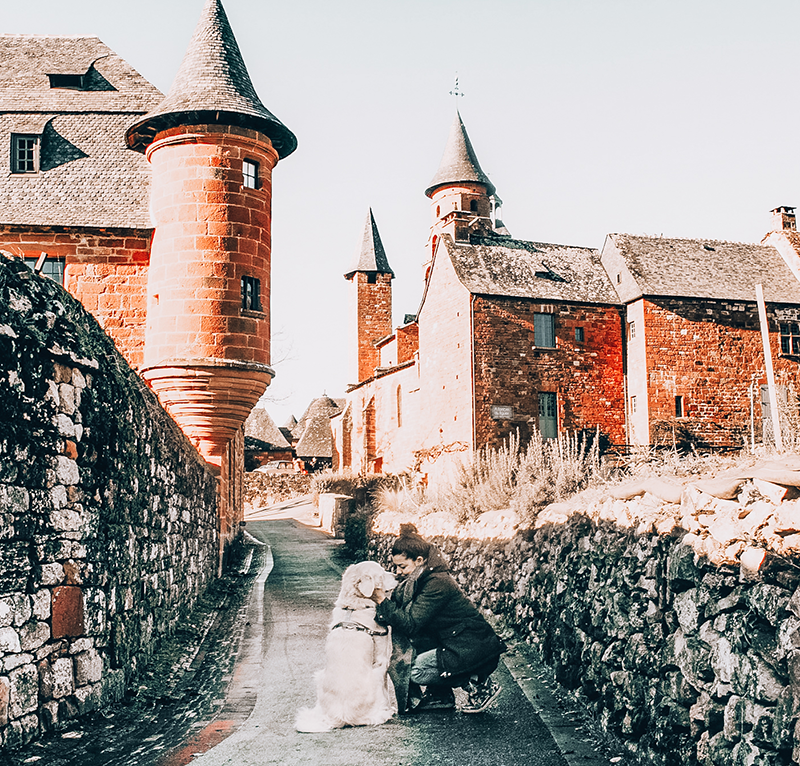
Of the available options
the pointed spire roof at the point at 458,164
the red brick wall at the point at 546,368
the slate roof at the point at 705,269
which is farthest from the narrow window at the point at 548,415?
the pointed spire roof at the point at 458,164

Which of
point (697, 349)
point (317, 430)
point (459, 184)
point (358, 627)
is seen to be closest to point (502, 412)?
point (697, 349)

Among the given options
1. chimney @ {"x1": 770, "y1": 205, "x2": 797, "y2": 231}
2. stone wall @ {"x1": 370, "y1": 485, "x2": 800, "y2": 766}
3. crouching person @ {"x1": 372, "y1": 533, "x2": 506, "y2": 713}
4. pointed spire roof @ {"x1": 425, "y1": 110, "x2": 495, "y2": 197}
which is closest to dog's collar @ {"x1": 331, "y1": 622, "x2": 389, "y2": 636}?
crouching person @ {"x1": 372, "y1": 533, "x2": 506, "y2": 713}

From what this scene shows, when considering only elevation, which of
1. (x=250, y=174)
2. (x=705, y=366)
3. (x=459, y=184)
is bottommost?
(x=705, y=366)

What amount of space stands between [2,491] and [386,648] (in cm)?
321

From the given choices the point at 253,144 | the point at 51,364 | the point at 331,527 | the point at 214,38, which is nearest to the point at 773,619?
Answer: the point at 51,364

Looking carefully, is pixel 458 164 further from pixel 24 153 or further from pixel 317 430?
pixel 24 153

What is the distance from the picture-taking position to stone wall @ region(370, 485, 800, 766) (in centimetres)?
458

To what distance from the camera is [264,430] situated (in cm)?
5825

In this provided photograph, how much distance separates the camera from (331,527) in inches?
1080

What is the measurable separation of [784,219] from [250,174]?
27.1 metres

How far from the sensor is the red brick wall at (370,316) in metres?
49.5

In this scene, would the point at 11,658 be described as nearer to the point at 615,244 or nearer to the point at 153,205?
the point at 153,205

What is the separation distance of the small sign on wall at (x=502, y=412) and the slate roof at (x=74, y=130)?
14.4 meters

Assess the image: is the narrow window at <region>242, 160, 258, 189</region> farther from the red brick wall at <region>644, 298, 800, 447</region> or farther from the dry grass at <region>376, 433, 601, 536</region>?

================

SET PROBLEM: Edit the part of the records that opens with the line containing "What is the separation" and runs through the end of the records, replacing "slate roof" with "tile roof" and leaving everything else unchanged. Return only that part.

FULL SOLUTION:
What is the separation distance of the small sign on wall at (x=502, y=412) and the tile roof at (x=74, y=130)?
14.4 meters

Assess the image: is the narrow window at <region>242, 160, 258, 189</region> farther from the red brick wall at <region>644, 298, 800, 447</region> or farther from the dry grass at <region>376, 433, 601, 536</region>?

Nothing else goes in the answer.